Protokoll der Sitzung vom 27.02.2018

Ich komme zum letzten Punkt, der aber auch sehr wichtig ist. Dieser betrifft die Fragen: Wie ist es um die Mietverträge bestellt? Wie ist es um die Mieter bestellt? – Dazu nur in aller Kürze: Die Wohnungen sind natürlich nach wie vor vorhanden. Die Mieter sind deutlich besser geschützt als jeder andere Mieter auf dem freien Mietmarkt, übrigens auch deutlich besser als die Mieter in den entsprechenden Wohnungen in Baden-Württemberg. Es gilt das soziale Mietrecht.

(Florian von Brunn (SPD): Haben Sie schon einmal mit einem dieser Mieter gesprochen?)

Und es gilt die Sozialcharta, die von der Bayerischen Staatsregierung ausgehandelt und zur Grundlage des gesamten Vertrages gemacht wurde. Das sind die echten Fakten.

ÜBUNGSAUFGABEN:
[A] Gib aus dem Sitzungsprotokoll über die Mieter den Abschnitt zwischen „(Florian von Brunn“ und „die echten Fakten.“ einschließlich wortgetreu wieder.
[B] Schreibe das Sitzungsprotokoll über die Mieter und die Sozialcharta im Anschluss an seinen letzten Satz weiter.
Das anschließende Material stammt aus einer anderen Quelle als das Sitzungsprotokoll.

Eine Reihe von Datensätzen:
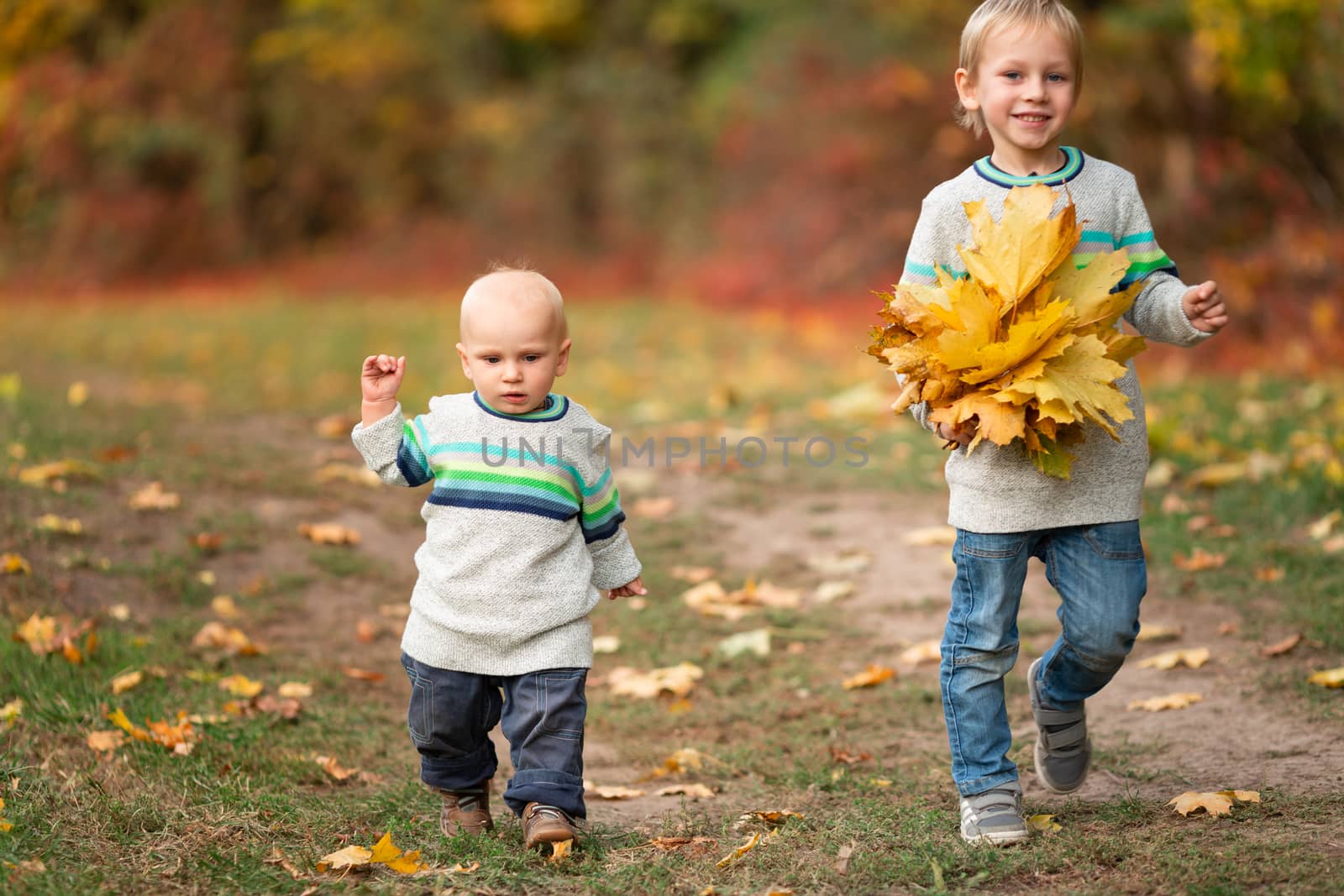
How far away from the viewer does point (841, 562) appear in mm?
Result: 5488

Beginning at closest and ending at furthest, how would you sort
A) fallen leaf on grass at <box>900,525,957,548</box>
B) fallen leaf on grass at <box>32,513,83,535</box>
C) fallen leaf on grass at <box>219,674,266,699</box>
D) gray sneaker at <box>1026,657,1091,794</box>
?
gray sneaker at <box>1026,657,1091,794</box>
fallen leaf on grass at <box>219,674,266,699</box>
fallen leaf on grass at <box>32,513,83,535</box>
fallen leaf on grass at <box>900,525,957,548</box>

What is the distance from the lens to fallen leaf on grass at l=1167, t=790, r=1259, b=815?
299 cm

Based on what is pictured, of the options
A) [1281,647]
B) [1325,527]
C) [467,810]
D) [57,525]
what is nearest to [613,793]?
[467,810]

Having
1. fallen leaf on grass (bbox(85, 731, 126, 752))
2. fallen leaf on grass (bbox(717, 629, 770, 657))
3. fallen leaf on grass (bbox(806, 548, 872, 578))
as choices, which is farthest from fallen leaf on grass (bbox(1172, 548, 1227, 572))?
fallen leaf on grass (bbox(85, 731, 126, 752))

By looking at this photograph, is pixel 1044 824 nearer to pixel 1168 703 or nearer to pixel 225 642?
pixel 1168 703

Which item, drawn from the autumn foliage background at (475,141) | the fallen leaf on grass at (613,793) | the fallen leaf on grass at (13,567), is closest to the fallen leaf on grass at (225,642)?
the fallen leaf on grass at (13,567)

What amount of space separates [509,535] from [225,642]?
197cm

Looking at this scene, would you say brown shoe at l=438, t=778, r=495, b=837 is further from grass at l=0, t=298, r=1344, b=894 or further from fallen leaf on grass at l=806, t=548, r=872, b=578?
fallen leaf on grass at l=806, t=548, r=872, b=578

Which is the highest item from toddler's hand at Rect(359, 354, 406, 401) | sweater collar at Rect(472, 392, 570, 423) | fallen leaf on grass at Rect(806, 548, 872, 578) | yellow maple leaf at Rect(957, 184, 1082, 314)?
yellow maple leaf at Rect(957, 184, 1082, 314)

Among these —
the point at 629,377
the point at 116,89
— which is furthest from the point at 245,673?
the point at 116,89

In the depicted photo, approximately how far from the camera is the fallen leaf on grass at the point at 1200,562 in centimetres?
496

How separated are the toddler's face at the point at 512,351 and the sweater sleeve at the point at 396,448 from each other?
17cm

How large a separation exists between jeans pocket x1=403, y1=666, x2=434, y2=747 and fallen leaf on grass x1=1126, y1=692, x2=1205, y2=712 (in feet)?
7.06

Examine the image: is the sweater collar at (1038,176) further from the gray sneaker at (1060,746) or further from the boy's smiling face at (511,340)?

--

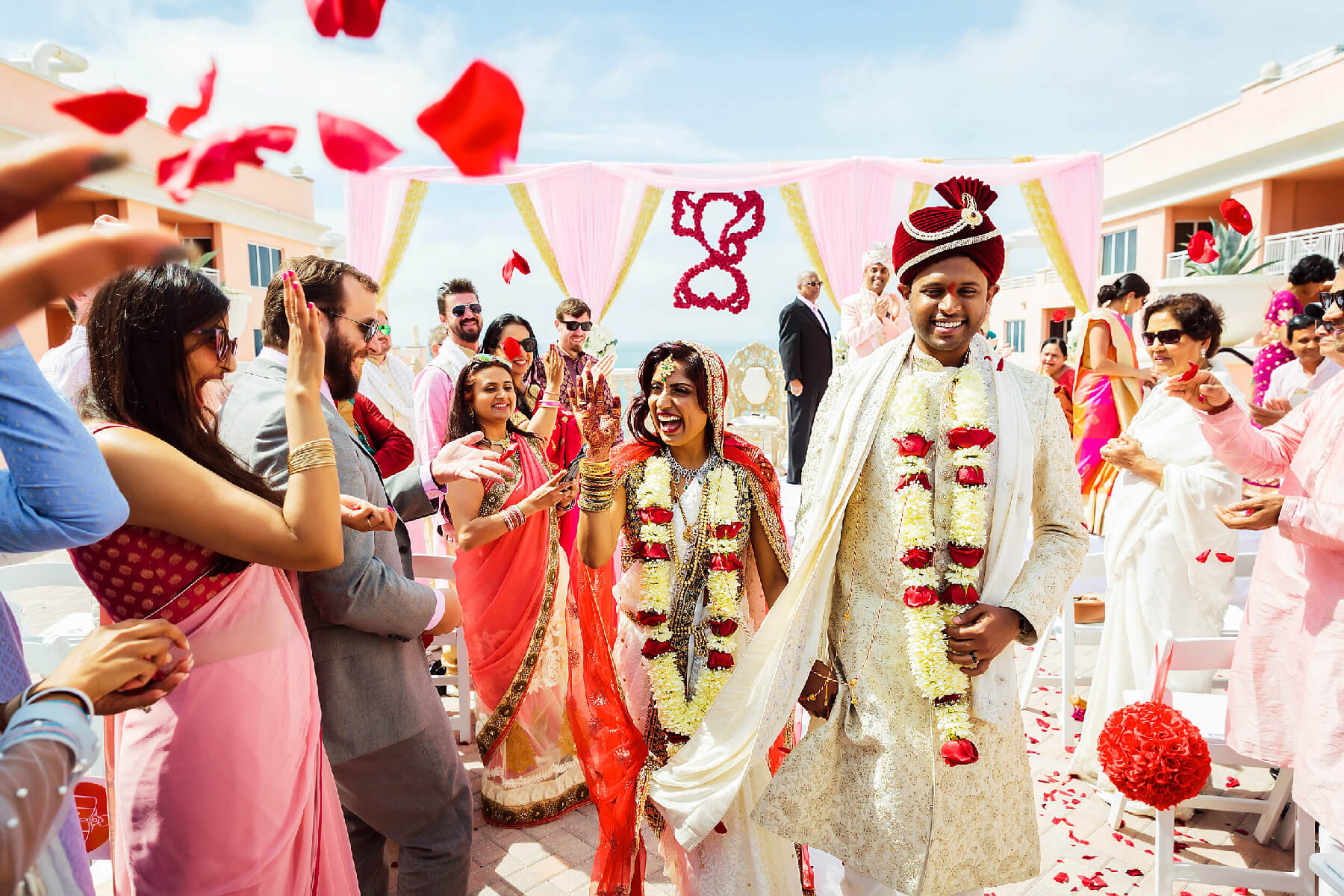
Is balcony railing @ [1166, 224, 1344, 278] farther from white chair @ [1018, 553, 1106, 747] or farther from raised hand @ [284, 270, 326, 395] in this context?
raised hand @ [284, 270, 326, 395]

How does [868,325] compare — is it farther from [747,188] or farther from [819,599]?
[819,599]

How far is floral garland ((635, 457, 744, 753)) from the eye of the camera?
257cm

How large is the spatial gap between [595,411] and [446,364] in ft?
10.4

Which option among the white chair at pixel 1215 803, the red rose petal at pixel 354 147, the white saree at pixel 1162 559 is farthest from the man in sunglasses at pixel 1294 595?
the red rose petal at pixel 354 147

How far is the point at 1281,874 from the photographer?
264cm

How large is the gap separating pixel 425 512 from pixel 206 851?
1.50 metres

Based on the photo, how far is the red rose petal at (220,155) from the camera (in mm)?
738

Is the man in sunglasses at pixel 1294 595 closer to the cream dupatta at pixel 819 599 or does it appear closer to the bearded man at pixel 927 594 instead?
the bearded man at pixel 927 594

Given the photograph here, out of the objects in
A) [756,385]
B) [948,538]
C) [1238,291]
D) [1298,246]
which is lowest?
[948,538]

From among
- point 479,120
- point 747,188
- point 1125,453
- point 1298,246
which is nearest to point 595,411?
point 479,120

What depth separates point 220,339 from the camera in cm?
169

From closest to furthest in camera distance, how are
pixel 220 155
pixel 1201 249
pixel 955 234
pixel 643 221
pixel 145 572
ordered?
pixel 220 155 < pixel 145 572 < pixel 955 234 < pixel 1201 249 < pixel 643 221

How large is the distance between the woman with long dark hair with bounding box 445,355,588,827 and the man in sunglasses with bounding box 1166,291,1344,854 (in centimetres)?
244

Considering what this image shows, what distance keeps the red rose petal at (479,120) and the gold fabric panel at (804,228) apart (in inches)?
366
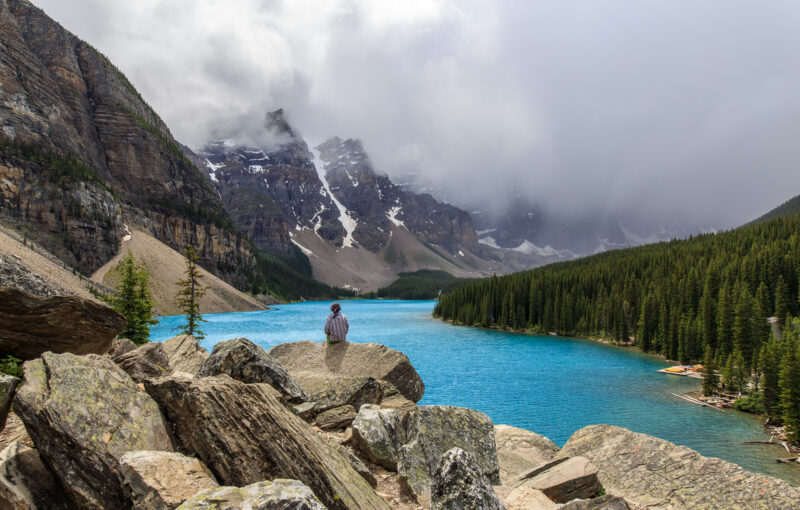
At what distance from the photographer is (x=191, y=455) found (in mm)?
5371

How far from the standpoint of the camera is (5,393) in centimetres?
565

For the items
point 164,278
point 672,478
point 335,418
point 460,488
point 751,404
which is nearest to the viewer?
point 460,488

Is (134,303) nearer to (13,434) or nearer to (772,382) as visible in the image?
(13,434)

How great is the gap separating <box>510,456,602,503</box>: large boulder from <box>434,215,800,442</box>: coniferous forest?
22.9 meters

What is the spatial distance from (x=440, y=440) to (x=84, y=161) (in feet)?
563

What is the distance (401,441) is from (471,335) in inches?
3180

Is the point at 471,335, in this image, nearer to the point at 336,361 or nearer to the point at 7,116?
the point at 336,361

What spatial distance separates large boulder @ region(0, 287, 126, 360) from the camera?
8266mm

ERGEBNISSE JE AUFGABE:
[A]
(Florian von Brunn (SPD): Haben Sie schon einmal mit einem dieser Mieter gesprochen?)

Und es gilt die Sozialcharta, die von der Bayerischen Staatsregierung ausgehandelt und zur Grundlage des gesamten Vertrages gemacht wurde. Das sind die echten Fakten.

[B]
(Unruhe – Glocke des Präsidenten)

Ich schlage vor, dass Sie sich künftig an die echten Fakten halten, bevor Sie insgesamt über Wohnungsbau in Bayern sprechen.

(Lebhafter Beifall bei der CSU)

Danke schön, Herr Kollege. – Als Nächster hat Herr Kollege Prof. Dr. Piazolo von den FREIEN WÄHLERN das Wort. Bitte schön, Herr Kollege.

Sehr geehrter Herr Präsident, meine sehr verehrten Damen und Herren! Die Geschichte des sogenannten GBW-Deals erinnert mich ein bisschen an die Brüder Grimm, konkret an die Geschichte von "Hans im Glück"; in diesem Fall müsste sie heißen: "Markus im Unglück". Er hatte einen Goldklumpen in der Hand, 33.000 Wohnungen. Er hat sie verkauft, an die PATRIZIA. In der Geschichte hat Hans am Schluss einen Feldstein in der Hand. Der heutige Finanzminister hat zwar ein bisschen Geld, aber keine Wohnungen.

(Ingrid Heckner (CSU): So ein Schmarrn! Die Wohnungen sind doch da!)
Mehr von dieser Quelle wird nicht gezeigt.